Lt. Col. David Toomey and Maj. Mark Hoehn received medals for flying F-117A attack jets in a March 19 mission to bomb a complex where Saddam Hussein and his sons were thought to have been staying. The next day, U.S. ground troops invaded southern Iraq from Kuwait.

Also given the Distinguished Flying Cross were the crew of a B-1B bomber that launched an April 7 strike on a Baghdad house where Saddam was believed to have been staying. They are Capt. Chris Watcher, the plane's commander; Lt. Col. Fred Swan, weapons system officer; Capt. Sloan Hollis, pilot; and 1st Lt. Joe Runci, offensive systems operator.

The Florida-based Central Command, in charge of military operations in the Middle East-Persian Gulf area, announced the awards.

U.S. experts still have not determined if either strike killed the former Iraqi president. Search teams have visited both sites.

Toomey and Hoehn carried out their mission "in the finest traditions of our Air Force," Lt. Gen. Michael Moseley, the top air commander in the Persian Gulf, said in presenting the medals.

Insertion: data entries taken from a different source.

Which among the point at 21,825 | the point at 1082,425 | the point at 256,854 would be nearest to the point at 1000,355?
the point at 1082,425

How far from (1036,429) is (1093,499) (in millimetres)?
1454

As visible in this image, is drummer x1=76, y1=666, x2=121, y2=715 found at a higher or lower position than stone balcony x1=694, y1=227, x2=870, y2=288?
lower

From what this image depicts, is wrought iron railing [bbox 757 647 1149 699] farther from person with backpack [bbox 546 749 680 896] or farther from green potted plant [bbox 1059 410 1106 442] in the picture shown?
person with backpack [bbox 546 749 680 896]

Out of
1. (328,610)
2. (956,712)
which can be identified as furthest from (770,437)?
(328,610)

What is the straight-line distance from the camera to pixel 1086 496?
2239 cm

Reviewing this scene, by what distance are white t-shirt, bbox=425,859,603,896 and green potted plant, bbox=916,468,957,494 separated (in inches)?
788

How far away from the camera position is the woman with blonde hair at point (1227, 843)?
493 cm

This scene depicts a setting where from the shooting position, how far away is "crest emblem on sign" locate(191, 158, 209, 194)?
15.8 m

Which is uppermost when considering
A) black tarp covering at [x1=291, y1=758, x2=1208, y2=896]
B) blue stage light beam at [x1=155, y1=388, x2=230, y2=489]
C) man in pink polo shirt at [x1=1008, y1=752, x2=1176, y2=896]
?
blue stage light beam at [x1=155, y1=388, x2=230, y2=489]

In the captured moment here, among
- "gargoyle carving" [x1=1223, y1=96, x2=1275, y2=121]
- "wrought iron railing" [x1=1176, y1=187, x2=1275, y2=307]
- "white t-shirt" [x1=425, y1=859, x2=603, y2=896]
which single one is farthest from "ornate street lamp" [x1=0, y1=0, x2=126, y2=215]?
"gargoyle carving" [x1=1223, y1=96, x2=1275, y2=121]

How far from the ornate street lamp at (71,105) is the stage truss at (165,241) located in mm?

The two pilots took off less than two hours after being notified of the mission, which had been approved personally by President Bush, the statement said.

Both had problems during the mission. Hoehn's plane developed an unspecified problem during the flight, and he also had problems with his communications equipment, the release said. Toomey dealt with an unspecified "weapons system malfunction," the statement said.

The planes used satellite-guided, bunker-busting bombs to attack the compound.